## [Try it]
In the entries below, begin at the line that has "Drei rote Äpfel" and stop after the line that has "Green Seedling laboratory"; output those lines exactly, leaving out pictures.
*** Opening Data to examine ***
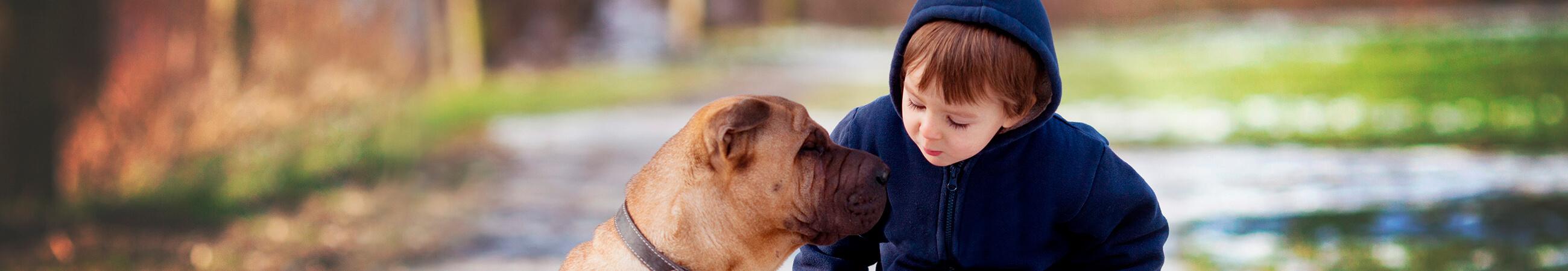 7 formas en las que tener un perrito le hacen bien a tus hijos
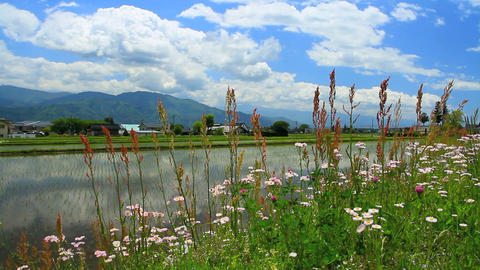 Rice Plantation In Nagano Prefecture, Japan stock footage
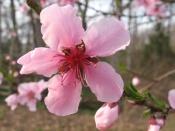 Peach Blossoms, back yard at home, Falmouth, VA
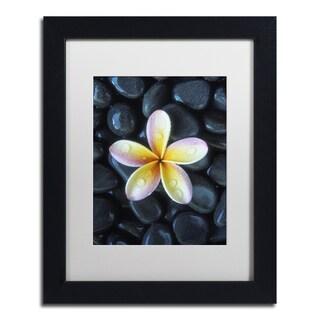 David Evans 'Plumeria & Pebbles 3' Matted Framed Art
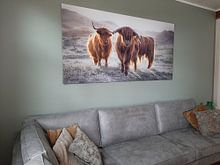 Klantfoto: Schotse Hooglanders van Karel Ton, op canvas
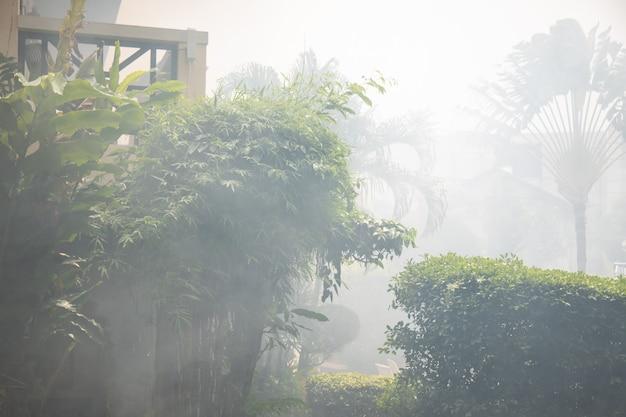 Brouillard du matin dans un jardin tropical dans les montagnes.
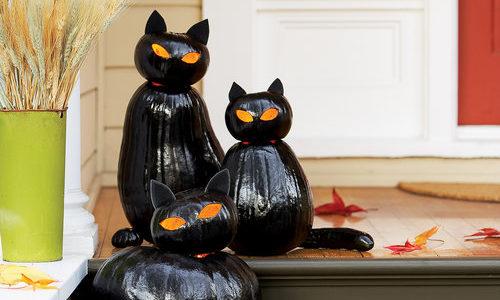 Fekete macska halloween töklámpás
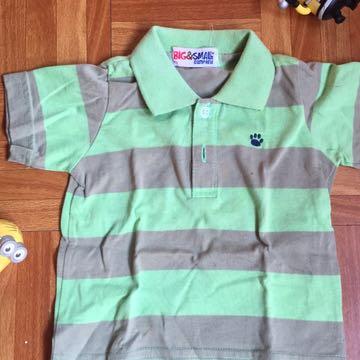 Green Stripe Polo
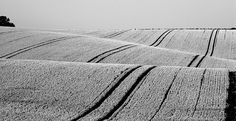 Wheat Fields 1 by phil_howcroft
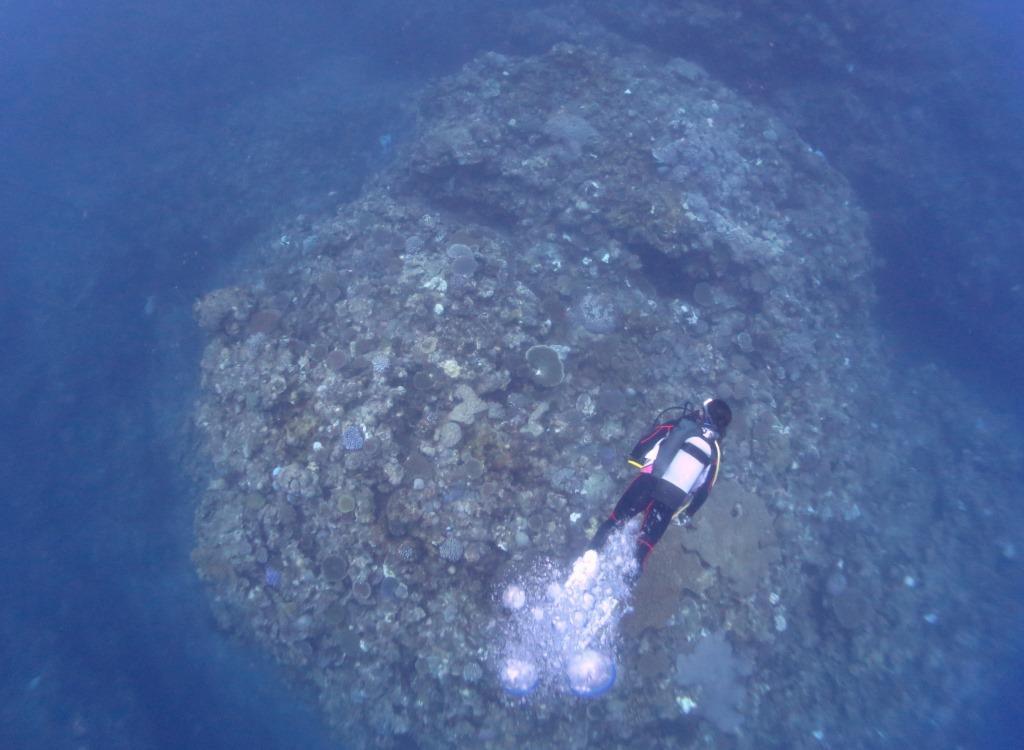 恩納村地形ダイビング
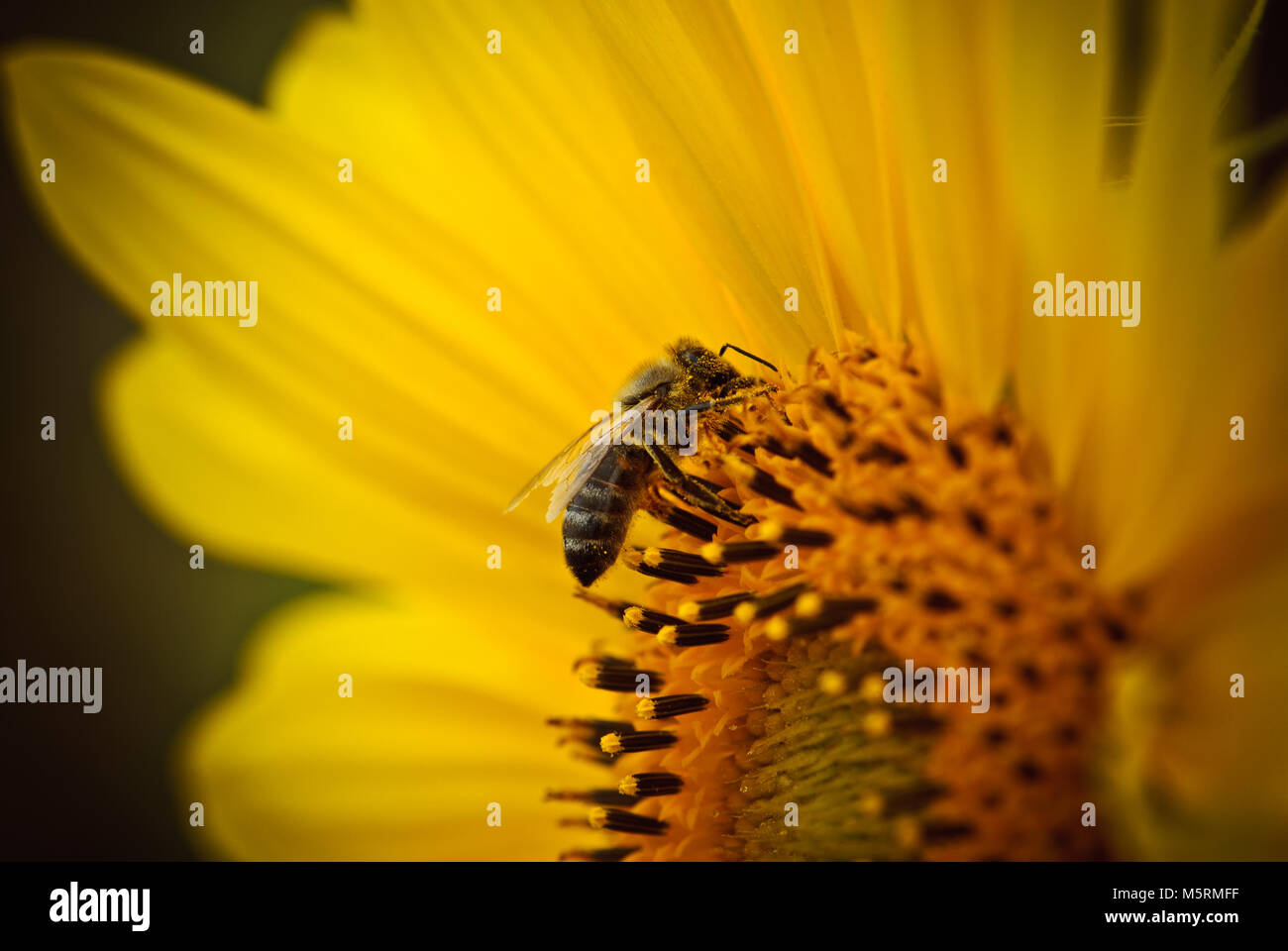 Bee on sunflower flower gathering pollen seeds and nectar - Stock Image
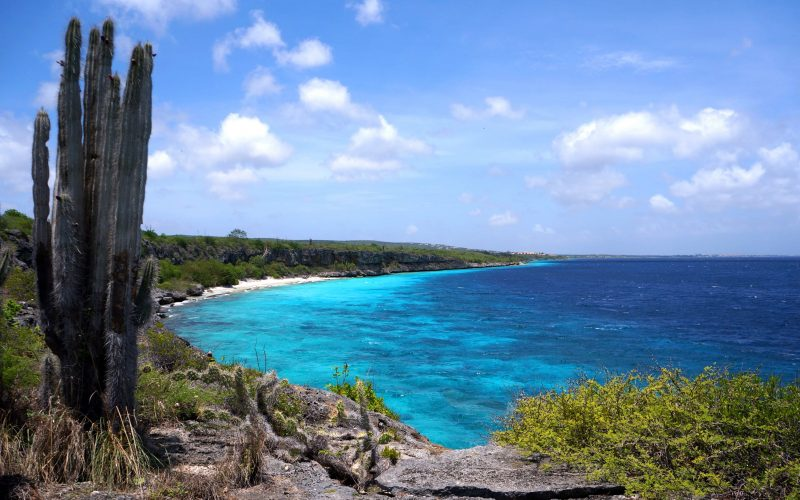Bonaire, among the best Caribbean Islands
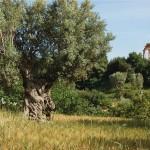 La Valle dei Templi di Agrigento rappresenta l'Italia al Premio del Paesaggio del Consiglio d'Europa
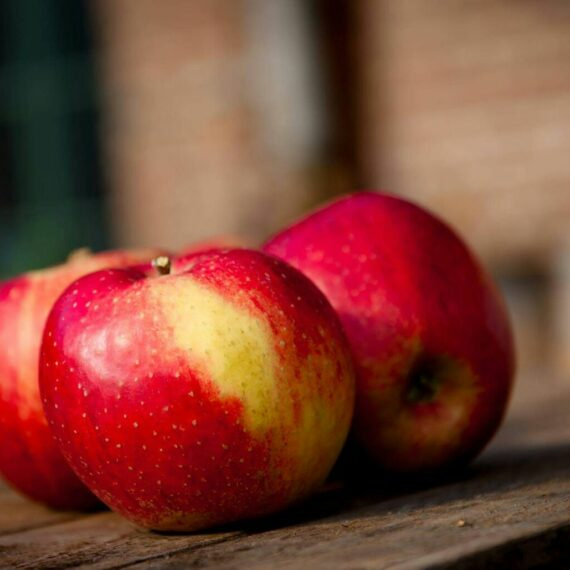 Drei rote Äpfel
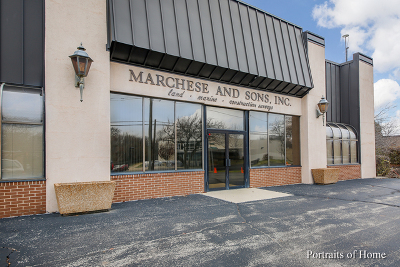 Roselle Commercial For Sale: 10 Monaco Drive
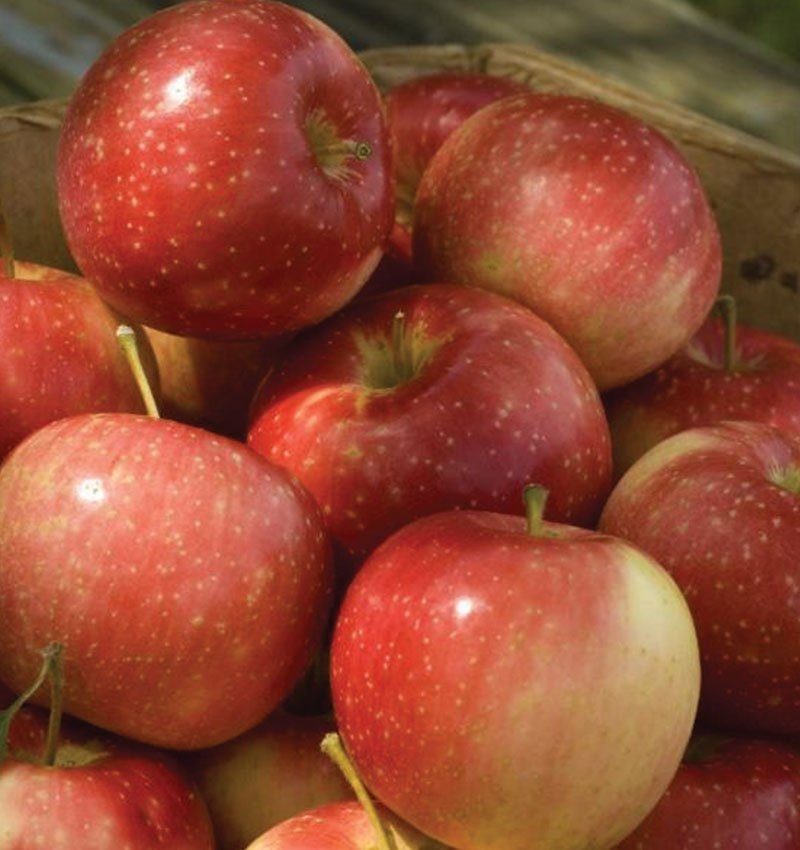 kinderkrisp apple malus ftimg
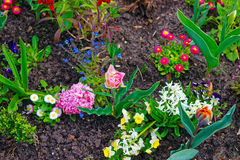 Flowers blooming in garden terrace of Sanssouci Park in Potsdam Royalty Free Stock Photography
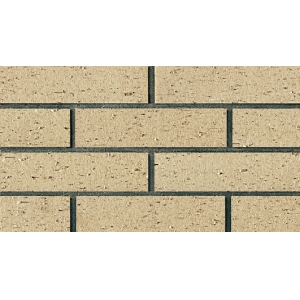 Environmental Friendly Clay Thin Brick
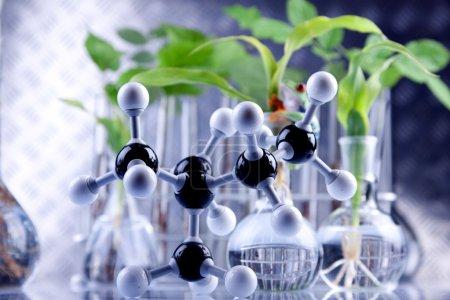 Green Seedling laboratory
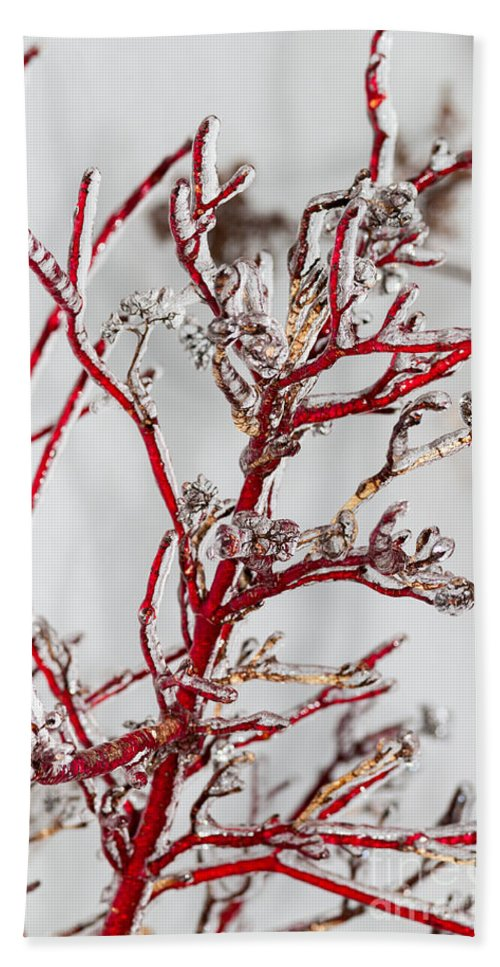 Red Beach Towel featuring the photograph Icy Red Dogwood by Les Palenik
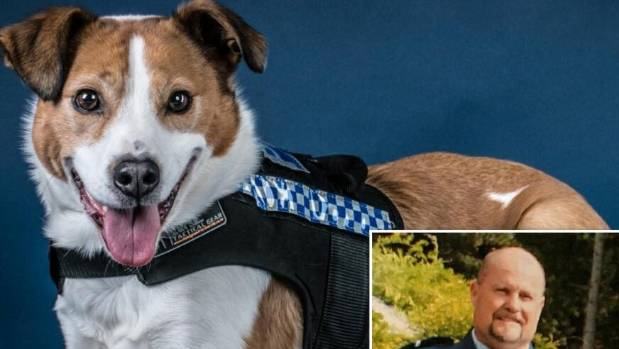 """NZ Police dog Tasman """"Tas"""" is the only cross-breed animal in service with (inset) her police officer Matthew Fage."""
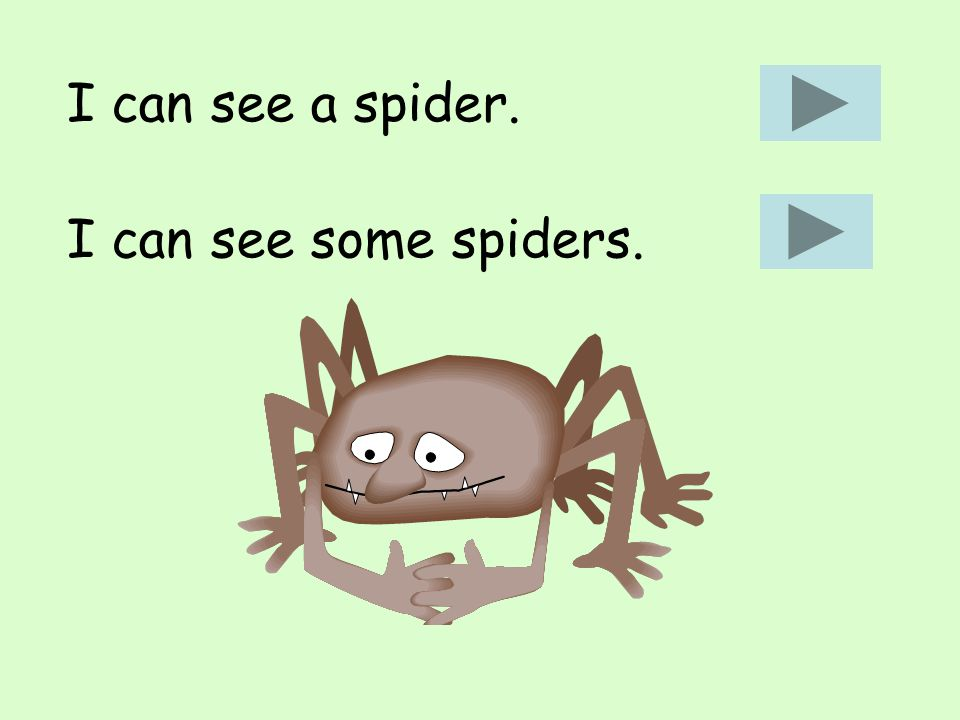 I can see a spider. I can see some spiders.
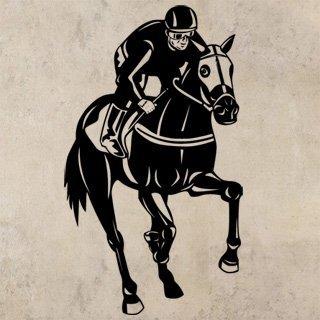 Samolepka Kůň 0373 - 69x120 cm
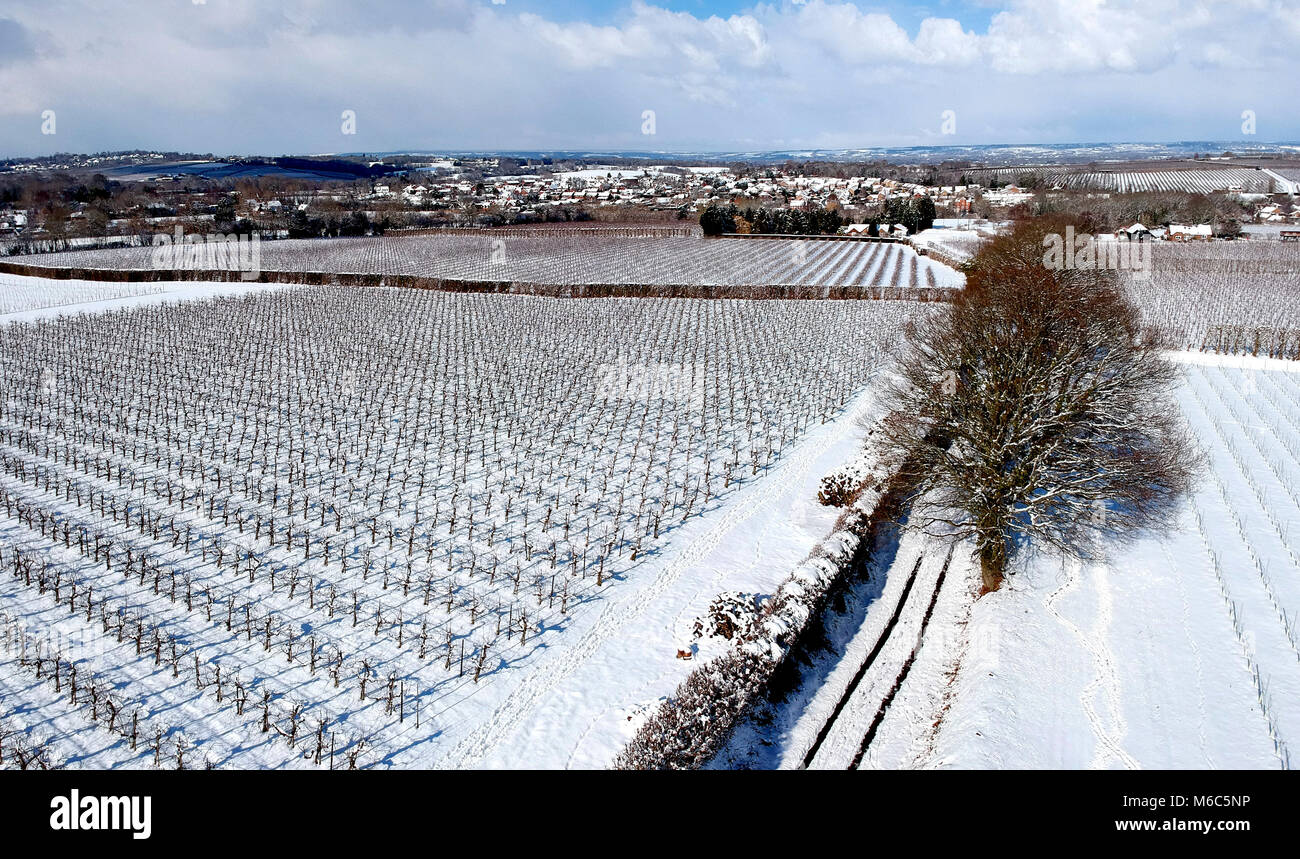 An aerial  view of snow covered Kent orchards - Stock Image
*** Closing Data to examine ***
## [Task solution]
 Drei rote Äpfel
 Roselle Commercial For Sale: 10 Monaco Drive
 kinderkrisp apple malus ftimg
 Flowers blooming in garden terrace of Sanssouci Park in Potsdam Royalty Free Stock Photography
 Environmental Friendly Clay Thin Brick
 Green Seedling laboratory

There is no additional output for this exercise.